Wednesday, April 8, 2015

Friends, family mourn 7 victims of Illinois plane crash - STLtoday.com


BLOOMINGTON, Ill. (AP) — As family, friends and colleagues mourned the loss of the seven victims of a small plane crash in central Illinois, authorities were investigating but had no immediate word on the cause.


The aircraft was returning from the NCAA basketball tournament in Indianapolis when it crashed in a field near Bloomington early Tuesday, killing all on board, including Illinois State University's associate head basketball coach and a deputy athletics director.


"The Redbird family and the Bloomington-Normal community has suffered a terrible loss today," Illinois State athletics director Larry Lyons said of the deaths of his deputy, Aaron Leetch, and associate coach Torrey Ward.


All seven victims, who were found strapped in their seats, died from blunt force trauma resulting from the crash, McLean County Coroner Kathleen Davis said.


The journey to Monday night's championship game began with a phone conversation. Scott Bittner, a 42-year-old business owner, got a call from sports bar owner Terry Stralow, 64, asking if he wanted to go to the game.


"He said he had an extra ticket and asked him to go," said Terry Wertz, who worked alongside Bittner at a meat processing plant. Wertz said that when Bittner hung up the phone he was "really excited."


They took off for the game in a plane that Bittner used regularly for business trips, owned by his father. It was not clear exactly how they were connected with the others on board, but local broadcasters talked about the group as if many of them were well acquainted with one another.


Bittner and Stralow were two of the seven killed.
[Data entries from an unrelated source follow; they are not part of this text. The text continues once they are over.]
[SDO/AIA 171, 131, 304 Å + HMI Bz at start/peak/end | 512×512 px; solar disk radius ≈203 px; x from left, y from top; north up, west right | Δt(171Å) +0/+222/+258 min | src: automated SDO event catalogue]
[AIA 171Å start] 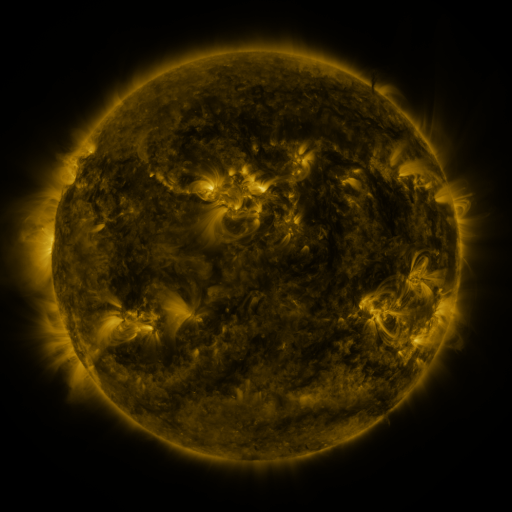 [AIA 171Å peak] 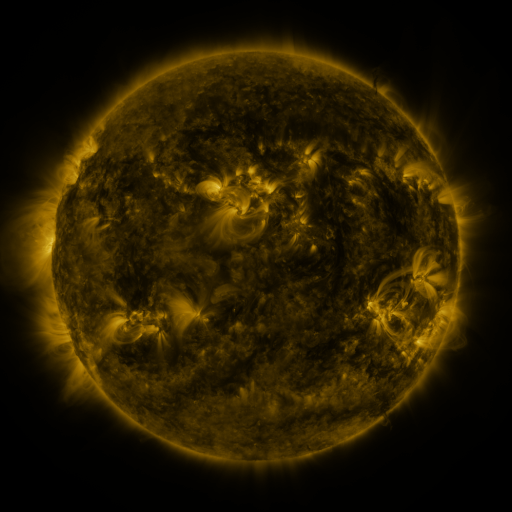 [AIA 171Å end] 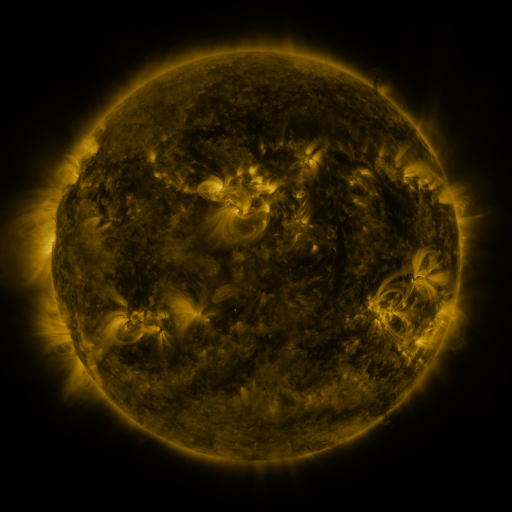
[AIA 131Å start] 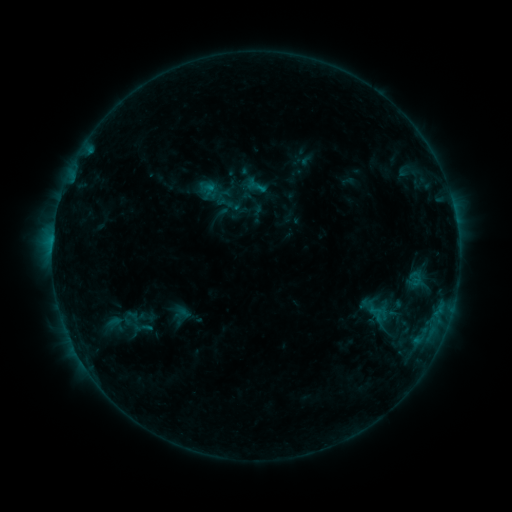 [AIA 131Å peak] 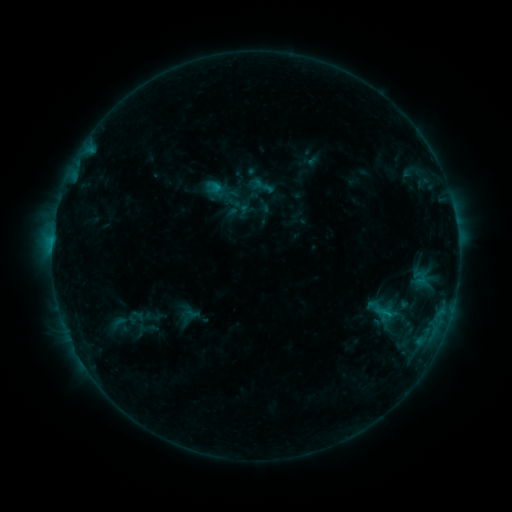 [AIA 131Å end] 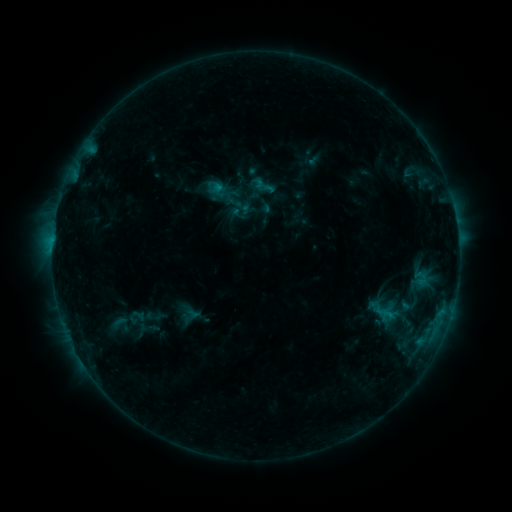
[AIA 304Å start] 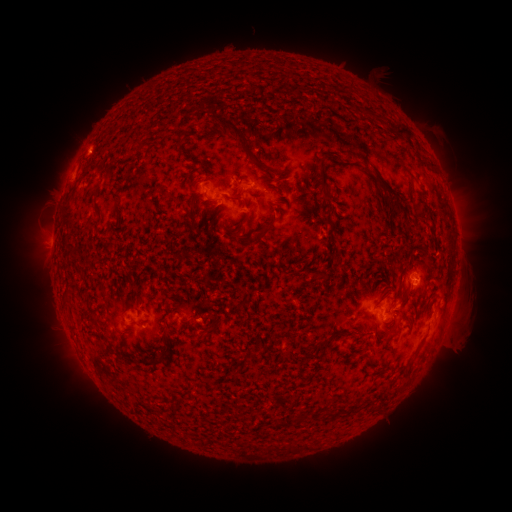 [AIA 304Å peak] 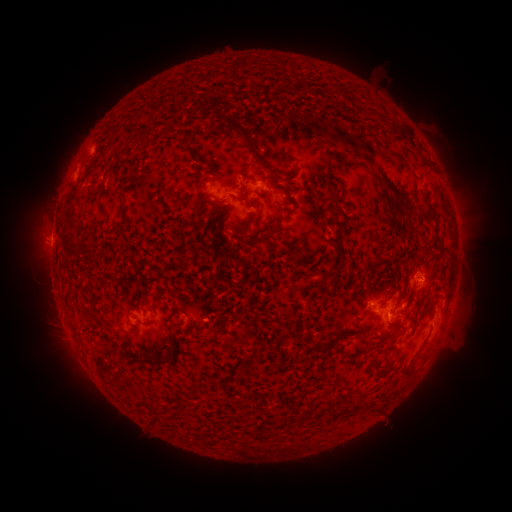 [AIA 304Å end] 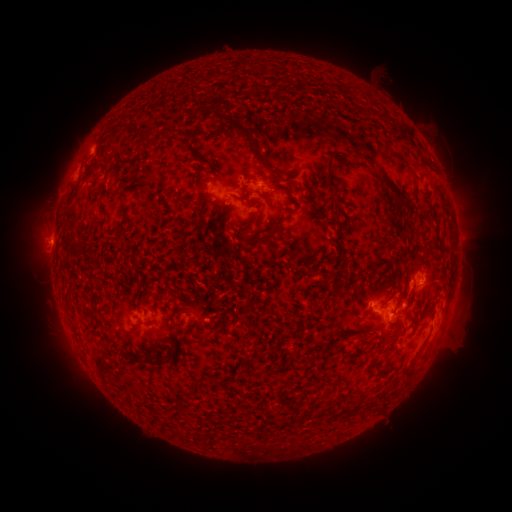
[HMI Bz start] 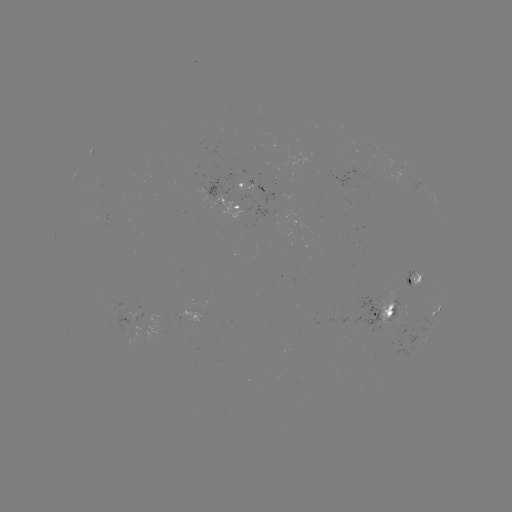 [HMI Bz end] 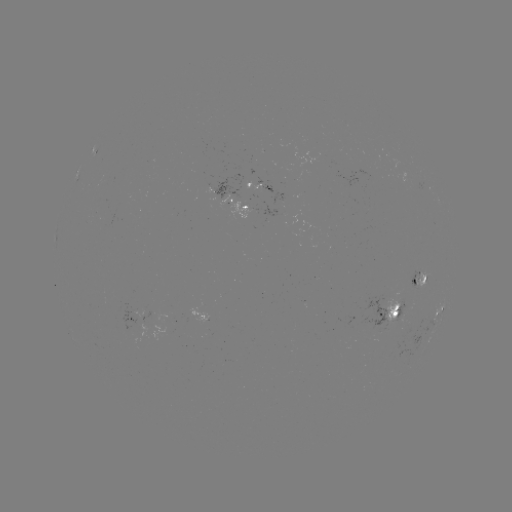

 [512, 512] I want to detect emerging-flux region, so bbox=[258, 181, 283, 206].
Illinois State University President Larry Dietz confirmed in an email to students, faculty and staff that Ward, 36, and Leetch, 37, also were killed in the early morning crash.


"Words cannot fully express the grief that is felt in the wake of such a tragedy," Dietz wrote, adding that both men were well-respected and much-loved in the athletics department. "We move between shock and profound sadness."


The Cessna 414 twin-engine aircraft took off from Indianapolis and crashed just short of the Central Illinois Regional Airport in Bloomington after midnight, the Federal Aviation Administration said.


There was no immediate word on the cause of the crash, and the National Transportation Safety Board said its full investigation was expected to take a year to 18 months.


The airport was open and all systems, including its runway lighting, were functioning, though the tower had closed several hours earlier and handed responsibility to an air traffic control facility in Peoria. Radar contact was lost moments before the crash, and a search was launched when the pilot failed to close out his flight plan. It took about three hours to find the wreckage.


News photos from near the scene showed dense fog. NTSB investigator Todd Fox said the plane was cleared to land in fog and rain but appears to have made a turn away from approaching the runway before crashing. It isn't clear why, he said.


Fox said he didn't know if the plane was having problems or if the pilot radioed in distress. The plane's engines caught fire on impact, Fox said.


The pilot had flown about 12,000 hours and held an air transport license, which allows a pilot to fly commercial airliners, Fox said.


The other victims included Jason Jones, 45, a former basketball and baseball player for Illinois Wesleyan University who worked at Wells Fargo Advisors.


"He loved his children and his family more than anything in the world, wonderful man. That's really all I can say right now," said his wife, Lyndsey Jones.


The McLean County coroner's office identified the other victims as Stralow, pilot Thomas Hileman, 51, and Andrew Butler, 40, an employee of Sprint.


Bittner lived with his wife and two children in Towanda, a small village just outside Bloomington, his co-worker Wertz told The Associated Press. He owned a meat processing plant in Eureka, Illinois, carrying on the family's line of work after his dad established another plant in the small city of Chenoa, where Bittner grew up.


"He always told me that he wasn't my boss, that I didn't work for him, I worked with him," said Wertz, who has worked at Bittner's Meat Co. for 15 years.


"If I needed anything, he'd do anything for you," Wertz said through tears.


The aircraft was registered to Make it Happen Aviation LLC of Towanda, Illinois.